Plaintiff brought this suit to recover damages for the wrongful repossession of her car by defendant who had financed its purchase for plaintiff. Plaintiff prayed for "$3,500 actual damages, ..." Defendant answered denying the material allegations of the complaint and counterclaimed for the balance due of $632.24 after repossession and sale of the vehicle under the security agreement and for attorney fees. At the close of plaintiff's *391 case defendant moved for and was granted a directed verdict as to plaintiff's claim on the ground that there was no competent proof of damages. At the conclusion of defendant's case with regard to its counterclaim, the court granted its motion for a directed verdict. A judgment was entered accordingly. Held:
1. The motion for directed verdict with respect to the main claim was based solely on the ground of failure of proof of plaintiff's damages. Therefore, in order to sustain this grant, there must be a complete absence of any competent evidence on this issue. Development Corp. v. Berndt, 131 Ga. App. 277 (205 SE2d 868). It is obvious from the transcript that plaintiff's claim for $3,500 actual damages is based wholly on the question of value of the 1972 Cadillac that plaintiff claims was wrongfully repossessed. The plaintiff testified that she paid $10,520 for the vehicle; that she used it to go back and forth to work; that she did not take any trips in it; that at the time of repossession in October 1975 the car was in perfect condition and had a brand new set of tires on it. She then testified in her opinion that when repossessed, the Cadillac was worth $3,500. This was competent evidence of value as the plaintiff stated reasons for the opinion. See Code §§ 38-1708 and 38-1709; Hoard v. Wiley, 113 Ga. App. 328 (147 SE2d 782); Taber Pontiac v. Osborne, 116 Ga. App. 274 (157 SE2d 33). Thus, there was a jury issue presented as to actual damages and it was error to grant defendant's motion for directed verdict as to plaintiff's claim.
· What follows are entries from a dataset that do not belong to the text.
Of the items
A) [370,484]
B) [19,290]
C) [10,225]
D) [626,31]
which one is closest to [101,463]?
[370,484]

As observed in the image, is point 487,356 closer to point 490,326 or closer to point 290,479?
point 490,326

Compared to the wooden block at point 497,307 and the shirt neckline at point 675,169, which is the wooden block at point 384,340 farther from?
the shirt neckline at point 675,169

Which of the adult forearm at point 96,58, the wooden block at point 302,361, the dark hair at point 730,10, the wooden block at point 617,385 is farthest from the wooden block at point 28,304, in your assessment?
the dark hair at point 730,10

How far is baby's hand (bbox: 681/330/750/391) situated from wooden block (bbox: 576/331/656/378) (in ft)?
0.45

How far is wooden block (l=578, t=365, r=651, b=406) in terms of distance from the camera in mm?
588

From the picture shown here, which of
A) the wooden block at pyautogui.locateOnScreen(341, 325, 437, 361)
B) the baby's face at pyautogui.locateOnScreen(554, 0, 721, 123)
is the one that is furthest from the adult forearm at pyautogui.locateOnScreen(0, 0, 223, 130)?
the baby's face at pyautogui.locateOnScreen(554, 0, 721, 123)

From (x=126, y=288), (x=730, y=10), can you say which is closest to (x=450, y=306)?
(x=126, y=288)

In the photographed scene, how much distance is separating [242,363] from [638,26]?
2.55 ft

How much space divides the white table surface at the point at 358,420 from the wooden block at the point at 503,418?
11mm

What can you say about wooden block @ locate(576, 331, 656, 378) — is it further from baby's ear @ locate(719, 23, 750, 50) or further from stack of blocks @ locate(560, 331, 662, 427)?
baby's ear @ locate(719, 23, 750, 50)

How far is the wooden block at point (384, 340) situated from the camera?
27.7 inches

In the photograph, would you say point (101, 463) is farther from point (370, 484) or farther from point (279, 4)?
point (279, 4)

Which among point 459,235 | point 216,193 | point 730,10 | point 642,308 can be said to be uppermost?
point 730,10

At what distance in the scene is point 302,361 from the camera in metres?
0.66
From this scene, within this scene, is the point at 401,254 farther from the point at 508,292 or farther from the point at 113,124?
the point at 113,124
2. The evidence as regards defendant's counterclaim is undisputed. It was shown that after repossession and sale of plaintiff's car a balance due in the amount of $632.24 was shown. In arriving at this figure, plaintiff was given credit for $100.58 for refund of credit life and credit accident and sickness insurance premiums which were included in the security agreement. This insurance was canceled by defendant approximately during the 14th month of the 30 month term of the contract. The defendant's employee testified that this insurance premium refund was computed using the sum of the digits method or the Rule of 78's. Using this method, the amount of refund would be less than if the refund of the premiums *392 were made strictly on a pro rata basis. The manner in which this refund was made is the only issue presented with reference to the judgment granted on defendant's counterclaim. The contract was drawn pursuant to the Motor Vehicle Sales Finance Act. (Code Ann. Ch. 96-10). This statute is silent as to the method of computing a refund of unearned insurance premiums. However, Code Ch. 56-33 is not. Code § 56-3301 provides that the scope of the chapter encompasses all life insurance and all accident and sickness insurance sold in connection with a loan. Hence it will apply to the credit transaction involved here. Code § 56-3308 (3) grants authority to the State Insurance Commissioner to promulgate a refund method where the insurance is canceled prior to the maturity of the indebtedness. Citing this statutory authority, the Insurance Commissioner has prescribed methods for computing refund of premiums on credit life, accident and sickness insurance, viz., "all" unearned premiums "shall be refunded according to Rule 12/78..." 2 Rules and Regulations, 120-1-11-.02(4)(a) and 120-1-11-.03(4)(a). Accordingly, no error has been shown and we affirm that part of the judgment which pertains to the counterclaims.
Judgment affirmed in part and reversed in part. McMurray and Smith, JJ., concur.